This train of tank cars, reportedly loaded with crude oil, was parked on the Archbold railroad siding from Friday, Aug. 16, to sometime early Tuesday, Aug. 19. Norfolk Southern trains blocked the Defiance Street crossing for at least eight hours, Saturday, Aug. 16, prompting hundreds of complaints from the public and local government.– photo by Mary Huber

This train of tank cars, reportedly loaded with crude oil, was parked on the Archbold railroad siding from Friday, Aug. 16, to sometime early Tuesday, Aug. 19. Norfolk Southern trains blocked the Defiance Street crossing for at least eight hours, Saturday, Aug. 16, prompting hundreds of complaints from the public and local government.– photo by Mary Huber

Archbold Village Council will complain to federal officials about trains that blocked the Defiance Street Norfolk Southern railroad crossing much of Saturday, Aug. 16.

“I know railroads are federally regulated, and they can give us the middle finger anytime they want,” Jeff Fryman, councilman, said during the Monday, Aug. 18 council meeting.

But he still called for village officials to voice their concerns to Bob Latta, U.S. congressman (R-Bowling Green), who represents Archbold.

Blocked

An NS train carrying shipping containers blocked the crossing for at least eight hours Saturday.

Reports say the train stopped at 5:30 am; but some say it was 4:30 am.

It remained there until about 1:30 pm.

A second train stopped in the crossing at about 8:50 pm that evening and remained there until about 10:30 pm, said Martin Schmidt, police chief.

A similar situation occurred late Friday afternoon.

But in each case, while the Defiance Street crossing was blocked, the Franklin Street crossing was open.

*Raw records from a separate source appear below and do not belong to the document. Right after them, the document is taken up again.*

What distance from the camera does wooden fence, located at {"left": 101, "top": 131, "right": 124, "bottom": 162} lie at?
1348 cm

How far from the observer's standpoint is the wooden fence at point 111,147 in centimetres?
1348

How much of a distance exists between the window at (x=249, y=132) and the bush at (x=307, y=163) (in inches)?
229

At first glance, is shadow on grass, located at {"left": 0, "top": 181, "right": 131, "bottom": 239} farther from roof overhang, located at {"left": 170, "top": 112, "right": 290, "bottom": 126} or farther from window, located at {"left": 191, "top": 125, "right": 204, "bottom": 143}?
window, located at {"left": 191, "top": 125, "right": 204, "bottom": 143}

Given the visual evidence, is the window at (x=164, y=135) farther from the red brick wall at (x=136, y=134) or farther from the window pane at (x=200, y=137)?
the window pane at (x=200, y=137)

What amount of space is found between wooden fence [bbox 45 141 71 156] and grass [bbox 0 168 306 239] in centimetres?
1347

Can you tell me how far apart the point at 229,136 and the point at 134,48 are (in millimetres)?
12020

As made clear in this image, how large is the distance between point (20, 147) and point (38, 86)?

Fryman said the blocked crossing created headaches for police and motorists.

Because Defiance Street is also St. Rt. 66, it’s frequently used by semis.

Trucks waited, thinking the train would move soon, and then had to back up and be rerouted to Franklin Street, passing through residential neighborhoods.

Vaughn Bentz, councilman, noted that when the eastbound train stopped, there were only five cars west of the Defiance Street crossing.

Why didn’t train crews pull forward just enough to free the crossing?

NS Police

Fryman said he called the Norfolk Southern police number, 877-201-4265. The number is posted on the poles of the crossing gates and lights.

He said the woman who answered the phone explained the train was stopped because the train crew had “run out of hours.”

Federal law limits the number of hours a train crew can work.

If a crew’s time runs out before the train arrives at its destination, it must stop and wait for a relief crew.

“The crew couldn’t work five more minutes to get the train off the crossing?” Fryman asked.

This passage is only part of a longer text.